Data entries
⟨

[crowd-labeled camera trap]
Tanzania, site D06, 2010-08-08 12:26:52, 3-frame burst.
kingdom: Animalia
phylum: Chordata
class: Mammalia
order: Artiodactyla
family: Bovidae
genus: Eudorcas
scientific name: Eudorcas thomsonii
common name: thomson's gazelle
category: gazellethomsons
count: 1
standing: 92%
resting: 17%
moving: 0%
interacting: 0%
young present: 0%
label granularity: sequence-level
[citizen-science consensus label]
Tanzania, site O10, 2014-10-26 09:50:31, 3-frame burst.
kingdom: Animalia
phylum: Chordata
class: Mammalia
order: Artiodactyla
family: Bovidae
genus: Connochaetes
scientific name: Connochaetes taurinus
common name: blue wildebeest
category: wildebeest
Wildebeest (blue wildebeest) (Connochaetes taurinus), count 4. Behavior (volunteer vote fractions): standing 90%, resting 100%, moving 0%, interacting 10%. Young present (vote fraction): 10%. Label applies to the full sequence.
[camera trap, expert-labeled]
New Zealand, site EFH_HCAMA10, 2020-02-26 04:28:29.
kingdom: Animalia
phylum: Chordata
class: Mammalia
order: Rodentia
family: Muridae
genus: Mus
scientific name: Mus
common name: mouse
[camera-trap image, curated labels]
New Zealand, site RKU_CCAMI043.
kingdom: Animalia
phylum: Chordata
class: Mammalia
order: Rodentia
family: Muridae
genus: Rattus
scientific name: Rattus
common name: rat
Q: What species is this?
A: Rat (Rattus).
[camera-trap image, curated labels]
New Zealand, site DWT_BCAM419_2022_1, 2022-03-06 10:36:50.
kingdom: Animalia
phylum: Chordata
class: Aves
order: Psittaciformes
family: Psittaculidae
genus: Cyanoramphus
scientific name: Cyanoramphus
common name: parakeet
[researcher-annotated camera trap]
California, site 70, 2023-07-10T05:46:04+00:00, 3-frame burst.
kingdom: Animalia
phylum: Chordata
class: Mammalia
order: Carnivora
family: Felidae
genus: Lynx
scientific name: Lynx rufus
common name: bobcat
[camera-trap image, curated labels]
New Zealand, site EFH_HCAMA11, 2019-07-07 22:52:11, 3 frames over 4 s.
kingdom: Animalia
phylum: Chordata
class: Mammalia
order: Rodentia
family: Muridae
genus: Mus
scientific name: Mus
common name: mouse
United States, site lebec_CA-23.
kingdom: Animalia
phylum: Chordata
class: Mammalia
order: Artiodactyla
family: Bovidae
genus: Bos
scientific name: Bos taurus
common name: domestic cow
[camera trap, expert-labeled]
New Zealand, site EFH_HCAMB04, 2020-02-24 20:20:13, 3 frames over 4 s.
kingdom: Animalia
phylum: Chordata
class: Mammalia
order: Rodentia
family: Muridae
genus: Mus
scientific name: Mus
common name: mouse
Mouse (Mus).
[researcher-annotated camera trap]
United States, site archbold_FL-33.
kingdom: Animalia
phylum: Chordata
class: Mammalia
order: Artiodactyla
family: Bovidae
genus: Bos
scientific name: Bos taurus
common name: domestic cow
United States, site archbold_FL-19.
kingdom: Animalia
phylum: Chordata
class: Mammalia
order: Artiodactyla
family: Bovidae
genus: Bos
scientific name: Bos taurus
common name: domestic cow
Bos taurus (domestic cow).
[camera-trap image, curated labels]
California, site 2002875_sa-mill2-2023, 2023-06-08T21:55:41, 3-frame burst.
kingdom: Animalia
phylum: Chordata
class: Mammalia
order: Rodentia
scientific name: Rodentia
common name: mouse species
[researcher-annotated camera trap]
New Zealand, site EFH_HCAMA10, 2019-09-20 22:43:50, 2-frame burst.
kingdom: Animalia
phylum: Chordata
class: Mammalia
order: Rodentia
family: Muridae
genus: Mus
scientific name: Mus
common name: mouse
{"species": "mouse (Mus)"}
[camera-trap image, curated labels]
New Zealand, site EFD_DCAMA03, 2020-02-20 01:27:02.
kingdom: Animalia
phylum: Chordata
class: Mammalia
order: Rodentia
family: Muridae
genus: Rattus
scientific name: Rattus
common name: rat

⟩

§ **How to complete this task**
Repeat every entry exactly, leaving nothing out.

§ **Output**
[crowd-labeled camera trap]
Tanzania, site D06, 2010-08-08 12:26:52, 3-frame burst.
kingdom: Animalia
phylum: Chordata
class: Mammalia
order: Artiodactyla
family: Bovidae
genus: Eudorcas
scientific name: Eudorcas thomsonii
common name: thomson's gazelle
category: gazellethomsons
count: 1
standing: 92%
resting: 17%
moving: 0%
interacting: 0%
young present: 0%
label granularity: sequence-level
[citizen-science consensus label]
Tanzania, site O10, 2014-10-26 09:50:31, 3-frame burst.
kingdom: Animalia
phylum: Chordata
class: Mammalia
order: Artiodactyla
family: Bovidae
genus: Connochaetes
scientific name: Connochaetes taurinus
common name: blue wildebeest
category: wildebeest
Wildebeest (blue wildebeest) (Connochaetes taurinus), count 4. Behavior (volunteer vote fractions): standing 90%, resting 100%, moving 0%, interacting 10%. Young present (vote fraction): 10%. Label applies to the full sequence.
[camera trap, expert-labeled]
New Zealand, site EFH_HCAMA10, 2020-02-26 04:28:29.
kingdom: Animalia
phylum: Chordata
class: Mammalia
order: Rodentia
family: Muridae
genus: Mus
scientific name: Mus
common name: mouse
[camera-trap image, curated labels]
New Zealand, site RKU_CCAMI043.
kingdom: Animalia
phylum: Chordata
class: Mammalia
order: Rodentia
family: Muridae
genus: Rattus
scientific name: Rattus
common name: rat
Q: What species is this?
A: Rat (Rattus).
[camera-trap image, curated labels]
New Zealand, site DWT_BCAM419_2022_1, 2022-03-06 10:36:50.
kingdom: Animalia
phylum: Chordata
class: Aves
order: Psittaciformes
family: Psittaculidae
genus: Cyanoramphus
scientific name: Cyanoramphus
common name: parakeet
[researcher-annotated camera trap]
California, site 70, 2023-07-10T05:46:04+00:00, 3-frame burst.
kingdom: Animalia
phylum: Chordata
class: Mammalia
order: Carnivora
family: Felidae
genus: Lynx
scientific name: Lynx rufus
common name: bobcat
[camera-trap image, curated labels]
New Zealand, site EFH_HCAMA11, 2019-07-07 22:52:11, 3 frames over 4 s.
kingdom: Animalia
phylum: Chordata
class: Mammalia
order: Rodentia
family: Muridae
genus: Mus
scientific name: Mus
common name: mouse
United States, site lebec_CA-23.
kingdom: Animalia
phylum: Chordata
class: Mammalia
order: Artiodactyla
family: Bovidae
genus: Bos
scientific name: Bos taurus
common name: domestic cow
[camera trap, expert-labeled]
New Zealand, site EFH_HCAMB04, 2020-02-24 20:20:13, 3 frames over 4 s.
kingdom: Animalia
phylum: Chordata
class: Mammalia
order: Rodentia
family: Muridae
genus: Mus
scientific name: Mus
common name: mouse
Mouse (Mus).
[researcher-annotated camera trap]
United States, site archbold_FL-33.
kingdom: Animalia
phylum: Chordata
class: Mammalia
order: Artiodactyla
family: Bovidae
genus: Bos
scientific name: Bos taurus
common name: domestic cow
United States, site archbold_FL-19.
kingdom: Animalia
phylum: Chordata
class: Mammalia
order: Artiodactyla
family: Bovidae
genus: Bos
scientific name: Bos taurus
common name: domestic cow
Bos taurus (domestic cow).
[camera-trap image, curated labels]
California, site 2002875_sa-mill2-2023, 2023-06-08T21:55:41, 3-frame burst.
kingdom: Animalia
phylum: Chordata
class: Mammalia
order: Rodentia
scientific name: Rodentia
common name: mouse species
[researcher-annotated camera trap]
New Zealand, site EFH_HCAMA10, 2019-09-20 22:43:50, 2-frame burst.
kingdom: Animalia
phylum: Chordata
class: Mammalia
order: Rodentia
family: Muridae
genus: Mus
scientific name: Mus
common name: mouse
{"species": "mouse (Mus)"}
[camera-trap image, curated labels]
New Zealand, site EFD_DCAMA03, 2020-02-20 01:27:02.
kingdom: Animalia
phylum: Chordata
class: Mammalia
order: Rodentia
family: Muridae
genus: Rattus
scientific name: Rattus
common name: rat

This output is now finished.